LITTLE ROCK, Ark — Friday morning, members of the Little Rock Nine came together for a public speaking event to discuss education, social justice and equality. This is as they commemorate the 65th anniversary of the Little Rock Central High School integration.
The Little Rock 9, included 9 black students who were the first to attend Central High School, thus desegregating the school on September 25, 1957.
At the event were, Dr. Terrence Roberts, MinniJean Brown-Trickey, Ernest Green, Elizabeth Eckford and Gloria Karlmark, the five of the eight surviving members who detailed the life and legacy of their impact on the education system.
Green says he remembers when the 1954 Supreme Court ruling of Brown vs the Board of Education came down, it was a landmark case in which the justices ruled unanimously that racial segregation of children in public schools was unconstitutional.
“The Supreme Court decision was going to change the south and I thought in my head the south needed to be changed,” said Green.
Following that ruling, it gave 9 black students the opportunity to walk into Central High School, however, they were met with an angry white mob and had to be protected by federal troops.
“We learned that as young people ourselves that you don’t give up and you have the ability to make change,” said Eckford.

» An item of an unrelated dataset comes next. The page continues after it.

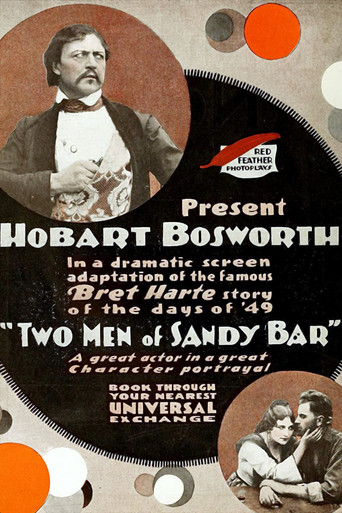 Movie poster for Two Men of Sandy Bar (1916)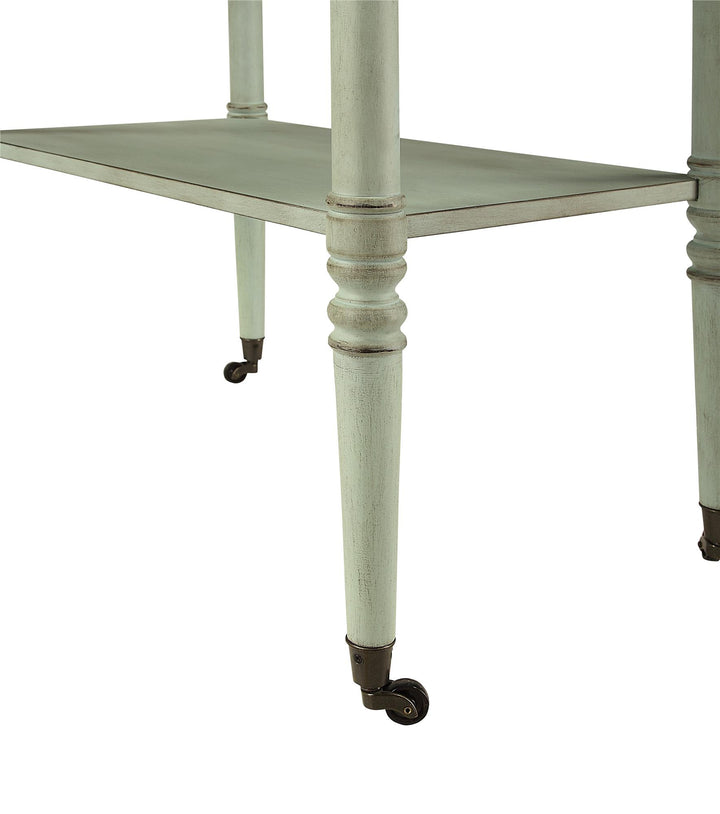French design serving cart - Green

All of the members at the event along with Gloria Karlmark still believe more needs to be done when it comes to racial issues.
“It seems like we have taken a number of steps if not backwards then to the side. But I think we are in a better place than ever to really go forward to make some real genuine changes,” said Karlmark.
Minnijean Brown-Trickey says there’s only one real fix to racial and violence issues.
“We will have a better society when we have a better education for people and that’s across cultures, classes and all that,” said Brown-Trickey.
Eckford agrees and suggests educating the youth on their past and making a difference.
“What I learned was that ordinary people can do extraordinary things when placed in extreme circumstances,” said Eckford.
Dr. Roberts also reminds young people to fight for a cause dear to them.
“I would say not to pick up our mantle but to figure out what mantle they want to carry. How can they know, build a fund of information,” Dr. Roberts said.
The members non-present were Melba Pattillo Beals, Thelma Mothershed-Wair and Carlotta Walls LaNie. Jefferson Thomas died in September 2010.
There are more events for the commemoration this weekend.